Side note, people drawn to anarchist theory who equate the state with violence should attend to this empirical connection of actually existing anti-governmentality and the facilitation and even suffusion of society with violence. As I regularly insist, democratic theory seeks to deploy the state-form precisely to provide non-violent alternatives for the adjudication of disputes (including disputes as to what properly constitutes violence), to provide a scene of informed non-duressed consent to the terms of everyday commerce, and to circumvent the structural violence of private abuse of public and common goods. This is not to deny the reality of violence in the policing of any order -- although I would insist that violence inheres as a permanent possibility in plurality and so precedes and exceeds states and hence cannot be eliminated through the fantastic elimination of the state -- but to deny the essential or exhaustive anarchist identification of the state with violence that yields all too often a reactionary hostility to or dismissal of democratic government even among notionally left-leaning anarchists.

11 comments:

Ian Alan Paul said...

I think the main reason my hair stands on end when I read these attacks against left-anarchist thought is found in the way you champion specific expressions of the state-form (as a democratic body, a democratizing force, etc) to qualify the state, while simultaneously pointing to the most egregious examples of right-wing libertarian nonsense as somehow at the core of anarchist principles. I think, rhetorically, this is rather effective, but ethically and politically, is not helpful.

There are (and have been, throughout history), expressions of left-anarchist forms of organization that do not congeal into a state-form (at least as we would historically understand states) that also equally act to further the causes of nonviolence and democratization, just as there are countless examples of states that have very much been (by far) the greatest historical machines of violence. If anything, the left-anarchist forms of organization have not lasted historically because they fail to have the capacity to administer violence at the same scale as the state (the paris commune, the spanish anarchists, and the zapatistas perhaps being a contemporary exception).

I do not consider myself an anarchist for many discursive and historical reasons, but I also don't feel it's productive to establish these binary caricatures between the state and left-anarchism, when both offer liberatory potentials, lessons and traditions.

Dale Carrico said...

If this rhetoric provokes any left anarchists in the US who are otherwise dismissive of democratic politics to embrace them, then I can't think of anything I could say in this area that would be more helpful.

You know, there is a whole discourse on the tradition of council democracy that affirms the ephemeral forms of alternate governance you are identifying with anarchism (perhaps not exactly aptly in my view).

§ Task description:
Please output the passage on anarchism and the state above, from "There are (and" up to and including "a contemporary exception).", word for word.

§ Material shown:

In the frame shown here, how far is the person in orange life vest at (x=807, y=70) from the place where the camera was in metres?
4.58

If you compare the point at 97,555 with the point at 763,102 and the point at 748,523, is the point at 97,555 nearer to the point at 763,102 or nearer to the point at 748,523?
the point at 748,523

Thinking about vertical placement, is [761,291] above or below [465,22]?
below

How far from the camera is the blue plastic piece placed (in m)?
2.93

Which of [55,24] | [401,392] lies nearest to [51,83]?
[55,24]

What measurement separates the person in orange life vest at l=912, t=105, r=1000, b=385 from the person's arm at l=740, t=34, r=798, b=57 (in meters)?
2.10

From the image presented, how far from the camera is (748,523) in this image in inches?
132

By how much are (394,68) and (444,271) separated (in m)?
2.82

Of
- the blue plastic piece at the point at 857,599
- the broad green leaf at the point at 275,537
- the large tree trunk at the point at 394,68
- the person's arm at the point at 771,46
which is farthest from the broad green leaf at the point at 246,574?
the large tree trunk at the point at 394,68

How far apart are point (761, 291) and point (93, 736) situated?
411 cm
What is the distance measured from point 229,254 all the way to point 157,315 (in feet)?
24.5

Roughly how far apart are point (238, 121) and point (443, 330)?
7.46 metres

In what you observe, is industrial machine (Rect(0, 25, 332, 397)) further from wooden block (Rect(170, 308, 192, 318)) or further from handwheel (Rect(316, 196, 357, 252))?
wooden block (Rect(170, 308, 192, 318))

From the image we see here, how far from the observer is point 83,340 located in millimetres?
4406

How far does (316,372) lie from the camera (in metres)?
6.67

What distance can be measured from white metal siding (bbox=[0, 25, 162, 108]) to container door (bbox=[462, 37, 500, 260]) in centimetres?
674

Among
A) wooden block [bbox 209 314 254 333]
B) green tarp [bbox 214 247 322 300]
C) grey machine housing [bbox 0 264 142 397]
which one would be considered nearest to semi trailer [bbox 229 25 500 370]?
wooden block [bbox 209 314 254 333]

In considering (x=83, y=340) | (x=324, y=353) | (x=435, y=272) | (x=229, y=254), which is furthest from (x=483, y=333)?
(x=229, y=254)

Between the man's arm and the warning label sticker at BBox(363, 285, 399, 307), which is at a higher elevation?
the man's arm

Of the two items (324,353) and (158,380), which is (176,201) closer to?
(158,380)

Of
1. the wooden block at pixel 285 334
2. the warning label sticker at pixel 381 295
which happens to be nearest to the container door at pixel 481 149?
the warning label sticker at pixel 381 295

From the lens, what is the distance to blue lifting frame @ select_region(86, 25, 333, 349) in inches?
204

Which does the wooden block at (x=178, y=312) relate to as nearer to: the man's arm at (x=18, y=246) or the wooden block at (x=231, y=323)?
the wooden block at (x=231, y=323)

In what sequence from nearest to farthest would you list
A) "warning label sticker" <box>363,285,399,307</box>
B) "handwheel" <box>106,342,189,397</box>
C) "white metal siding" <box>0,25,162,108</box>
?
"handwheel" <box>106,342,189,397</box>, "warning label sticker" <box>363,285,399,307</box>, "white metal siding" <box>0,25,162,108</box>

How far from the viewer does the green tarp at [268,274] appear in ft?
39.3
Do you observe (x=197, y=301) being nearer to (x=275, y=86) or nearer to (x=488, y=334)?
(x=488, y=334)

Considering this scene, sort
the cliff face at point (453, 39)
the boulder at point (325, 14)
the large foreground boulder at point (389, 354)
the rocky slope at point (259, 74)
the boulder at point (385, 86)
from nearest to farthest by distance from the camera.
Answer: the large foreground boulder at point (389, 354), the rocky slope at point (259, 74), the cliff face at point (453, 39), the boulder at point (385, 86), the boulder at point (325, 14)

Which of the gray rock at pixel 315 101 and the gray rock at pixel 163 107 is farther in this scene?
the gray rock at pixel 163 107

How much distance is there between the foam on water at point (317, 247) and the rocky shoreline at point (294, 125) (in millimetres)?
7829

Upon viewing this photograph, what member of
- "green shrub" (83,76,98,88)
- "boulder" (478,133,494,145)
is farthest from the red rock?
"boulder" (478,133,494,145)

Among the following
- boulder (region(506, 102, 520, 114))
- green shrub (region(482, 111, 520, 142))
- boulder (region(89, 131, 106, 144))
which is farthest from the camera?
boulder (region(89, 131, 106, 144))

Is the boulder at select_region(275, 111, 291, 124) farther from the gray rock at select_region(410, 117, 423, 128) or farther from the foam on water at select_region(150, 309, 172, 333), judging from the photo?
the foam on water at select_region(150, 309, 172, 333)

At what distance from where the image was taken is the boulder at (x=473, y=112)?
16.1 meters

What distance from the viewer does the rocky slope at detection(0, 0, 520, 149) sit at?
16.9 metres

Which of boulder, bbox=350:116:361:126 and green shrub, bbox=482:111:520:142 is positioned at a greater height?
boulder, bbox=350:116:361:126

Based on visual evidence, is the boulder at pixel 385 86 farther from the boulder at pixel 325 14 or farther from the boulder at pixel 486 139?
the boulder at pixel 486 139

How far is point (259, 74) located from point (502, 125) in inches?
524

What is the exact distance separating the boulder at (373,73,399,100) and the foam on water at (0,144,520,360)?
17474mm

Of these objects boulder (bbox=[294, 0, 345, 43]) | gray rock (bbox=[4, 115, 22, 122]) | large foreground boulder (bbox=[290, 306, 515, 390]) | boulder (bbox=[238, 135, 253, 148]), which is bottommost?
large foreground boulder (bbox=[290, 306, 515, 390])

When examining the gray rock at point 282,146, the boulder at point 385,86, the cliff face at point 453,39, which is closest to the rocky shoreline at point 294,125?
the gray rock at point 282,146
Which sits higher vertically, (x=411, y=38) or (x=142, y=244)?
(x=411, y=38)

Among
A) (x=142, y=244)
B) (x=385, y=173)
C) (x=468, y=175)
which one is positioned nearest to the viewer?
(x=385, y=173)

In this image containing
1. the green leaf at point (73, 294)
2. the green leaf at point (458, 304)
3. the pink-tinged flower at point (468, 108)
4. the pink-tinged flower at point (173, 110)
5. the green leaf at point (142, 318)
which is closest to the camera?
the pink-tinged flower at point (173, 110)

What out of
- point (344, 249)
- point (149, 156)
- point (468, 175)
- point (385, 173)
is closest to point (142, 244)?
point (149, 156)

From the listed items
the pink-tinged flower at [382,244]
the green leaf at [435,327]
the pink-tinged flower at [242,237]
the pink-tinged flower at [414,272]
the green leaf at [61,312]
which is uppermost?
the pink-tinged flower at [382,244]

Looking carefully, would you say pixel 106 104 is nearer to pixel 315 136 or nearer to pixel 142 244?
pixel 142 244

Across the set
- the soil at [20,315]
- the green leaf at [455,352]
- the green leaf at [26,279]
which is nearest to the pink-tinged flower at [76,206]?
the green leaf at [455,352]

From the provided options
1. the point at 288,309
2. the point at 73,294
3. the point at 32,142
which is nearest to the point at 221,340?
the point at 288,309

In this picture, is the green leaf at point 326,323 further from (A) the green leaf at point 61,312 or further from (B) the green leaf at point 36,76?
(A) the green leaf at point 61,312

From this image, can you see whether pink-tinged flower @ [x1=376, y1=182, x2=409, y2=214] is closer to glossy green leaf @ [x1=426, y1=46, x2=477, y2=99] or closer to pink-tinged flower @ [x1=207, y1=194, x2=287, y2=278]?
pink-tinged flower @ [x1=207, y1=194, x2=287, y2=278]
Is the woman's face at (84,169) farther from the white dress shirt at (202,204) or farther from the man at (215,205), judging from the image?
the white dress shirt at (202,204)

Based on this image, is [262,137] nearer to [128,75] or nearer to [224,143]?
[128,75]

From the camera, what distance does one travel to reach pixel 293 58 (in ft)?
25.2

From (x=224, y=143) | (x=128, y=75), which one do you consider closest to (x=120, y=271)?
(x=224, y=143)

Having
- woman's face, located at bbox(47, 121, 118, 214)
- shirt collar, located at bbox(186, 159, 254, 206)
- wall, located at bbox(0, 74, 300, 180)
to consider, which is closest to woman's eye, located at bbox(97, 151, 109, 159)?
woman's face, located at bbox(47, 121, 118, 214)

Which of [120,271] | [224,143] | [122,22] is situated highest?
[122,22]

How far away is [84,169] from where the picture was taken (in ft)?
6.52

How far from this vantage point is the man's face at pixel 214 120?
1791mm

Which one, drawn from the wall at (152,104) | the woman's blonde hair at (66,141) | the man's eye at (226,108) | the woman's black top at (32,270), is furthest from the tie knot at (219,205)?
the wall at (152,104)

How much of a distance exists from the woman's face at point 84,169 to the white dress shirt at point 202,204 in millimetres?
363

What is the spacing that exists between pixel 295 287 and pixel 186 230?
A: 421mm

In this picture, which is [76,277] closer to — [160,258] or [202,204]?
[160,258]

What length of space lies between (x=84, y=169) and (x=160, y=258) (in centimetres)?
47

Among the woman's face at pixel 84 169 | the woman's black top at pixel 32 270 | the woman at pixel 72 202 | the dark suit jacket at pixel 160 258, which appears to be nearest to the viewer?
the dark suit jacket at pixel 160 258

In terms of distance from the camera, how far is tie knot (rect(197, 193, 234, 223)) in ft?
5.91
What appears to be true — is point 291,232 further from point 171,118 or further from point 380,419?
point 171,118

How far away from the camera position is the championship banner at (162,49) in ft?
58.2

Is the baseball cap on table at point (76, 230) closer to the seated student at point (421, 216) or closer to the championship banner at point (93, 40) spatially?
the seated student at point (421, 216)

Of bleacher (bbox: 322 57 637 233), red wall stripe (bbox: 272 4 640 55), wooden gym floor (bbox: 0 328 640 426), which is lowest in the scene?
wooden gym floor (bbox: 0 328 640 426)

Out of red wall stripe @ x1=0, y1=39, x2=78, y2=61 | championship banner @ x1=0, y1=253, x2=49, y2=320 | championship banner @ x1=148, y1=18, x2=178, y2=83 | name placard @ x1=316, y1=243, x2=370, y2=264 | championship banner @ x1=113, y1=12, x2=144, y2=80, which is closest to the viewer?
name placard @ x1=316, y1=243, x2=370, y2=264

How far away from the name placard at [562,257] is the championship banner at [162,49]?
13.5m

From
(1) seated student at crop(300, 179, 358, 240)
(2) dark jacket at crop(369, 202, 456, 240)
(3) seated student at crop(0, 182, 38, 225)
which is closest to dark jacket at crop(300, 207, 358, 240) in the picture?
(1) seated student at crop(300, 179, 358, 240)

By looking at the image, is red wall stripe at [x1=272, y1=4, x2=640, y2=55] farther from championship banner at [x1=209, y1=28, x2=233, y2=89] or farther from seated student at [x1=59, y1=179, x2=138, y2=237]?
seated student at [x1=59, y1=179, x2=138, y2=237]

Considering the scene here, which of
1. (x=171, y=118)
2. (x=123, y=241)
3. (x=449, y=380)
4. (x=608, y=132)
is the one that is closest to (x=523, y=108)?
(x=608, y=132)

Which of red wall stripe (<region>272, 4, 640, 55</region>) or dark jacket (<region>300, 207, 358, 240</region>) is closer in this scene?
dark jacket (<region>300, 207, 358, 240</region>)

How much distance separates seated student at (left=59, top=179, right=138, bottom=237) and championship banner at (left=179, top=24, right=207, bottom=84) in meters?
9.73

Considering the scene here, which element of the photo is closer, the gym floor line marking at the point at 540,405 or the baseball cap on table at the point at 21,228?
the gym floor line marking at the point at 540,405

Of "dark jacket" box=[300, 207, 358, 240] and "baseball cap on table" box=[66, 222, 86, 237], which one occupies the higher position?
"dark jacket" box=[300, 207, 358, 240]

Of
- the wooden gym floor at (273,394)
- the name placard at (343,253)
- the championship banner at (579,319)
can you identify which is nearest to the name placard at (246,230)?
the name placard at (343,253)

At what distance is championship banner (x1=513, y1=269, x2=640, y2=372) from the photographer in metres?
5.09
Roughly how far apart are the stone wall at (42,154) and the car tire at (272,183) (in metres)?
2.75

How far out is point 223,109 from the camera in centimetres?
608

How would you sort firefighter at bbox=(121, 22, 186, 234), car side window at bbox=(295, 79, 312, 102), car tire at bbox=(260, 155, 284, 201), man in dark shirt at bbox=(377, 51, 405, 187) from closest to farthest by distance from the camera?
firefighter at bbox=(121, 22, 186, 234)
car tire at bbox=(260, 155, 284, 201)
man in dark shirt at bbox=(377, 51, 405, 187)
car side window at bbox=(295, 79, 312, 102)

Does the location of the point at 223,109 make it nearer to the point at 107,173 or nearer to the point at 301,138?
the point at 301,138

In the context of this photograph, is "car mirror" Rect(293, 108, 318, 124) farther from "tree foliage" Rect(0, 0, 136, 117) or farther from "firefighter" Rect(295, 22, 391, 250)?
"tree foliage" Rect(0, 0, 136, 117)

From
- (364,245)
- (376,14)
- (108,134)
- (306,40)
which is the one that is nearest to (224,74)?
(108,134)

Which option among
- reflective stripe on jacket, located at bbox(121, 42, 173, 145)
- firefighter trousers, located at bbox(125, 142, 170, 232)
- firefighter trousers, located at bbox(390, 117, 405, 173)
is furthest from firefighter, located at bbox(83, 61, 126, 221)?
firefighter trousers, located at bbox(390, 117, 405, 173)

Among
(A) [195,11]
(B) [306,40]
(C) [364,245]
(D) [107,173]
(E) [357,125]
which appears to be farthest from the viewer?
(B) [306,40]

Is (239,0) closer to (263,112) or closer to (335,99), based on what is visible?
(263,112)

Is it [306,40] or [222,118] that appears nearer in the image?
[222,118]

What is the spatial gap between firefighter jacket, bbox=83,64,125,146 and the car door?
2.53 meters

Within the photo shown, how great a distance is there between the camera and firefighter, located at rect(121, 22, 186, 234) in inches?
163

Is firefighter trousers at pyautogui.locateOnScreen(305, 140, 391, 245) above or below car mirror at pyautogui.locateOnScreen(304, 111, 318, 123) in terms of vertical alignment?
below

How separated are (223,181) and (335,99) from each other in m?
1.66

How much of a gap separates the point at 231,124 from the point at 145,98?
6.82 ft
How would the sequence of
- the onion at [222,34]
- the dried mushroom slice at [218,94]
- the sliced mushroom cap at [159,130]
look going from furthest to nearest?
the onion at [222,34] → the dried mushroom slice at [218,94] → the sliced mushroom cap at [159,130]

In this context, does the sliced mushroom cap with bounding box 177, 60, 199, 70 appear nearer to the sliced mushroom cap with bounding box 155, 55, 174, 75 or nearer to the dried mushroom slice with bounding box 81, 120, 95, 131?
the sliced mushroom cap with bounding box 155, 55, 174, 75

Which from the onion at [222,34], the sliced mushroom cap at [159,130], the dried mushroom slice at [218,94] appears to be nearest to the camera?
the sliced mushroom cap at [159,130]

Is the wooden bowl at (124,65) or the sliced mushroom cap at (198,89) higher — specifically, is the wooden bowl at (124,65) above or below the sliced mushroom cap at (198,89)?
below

§ In response:
There are (and have been, throughout history), expressions of left-anarchist forms of organization that do not congeal into a state-form (at least as we would historically understand states) that also equally act to further the causes of nonviolence and democratization, just as there are countless examples of states that have very much been (by far) the greatest historical machines of violence. If anything, the left-anarchist forms of organization have not lasted historically because they fail to have the capacity to administer violence at the same scale as the state (the paris commune, the spanish anarchists, and the zapatistas perhaps being a contemporary exception).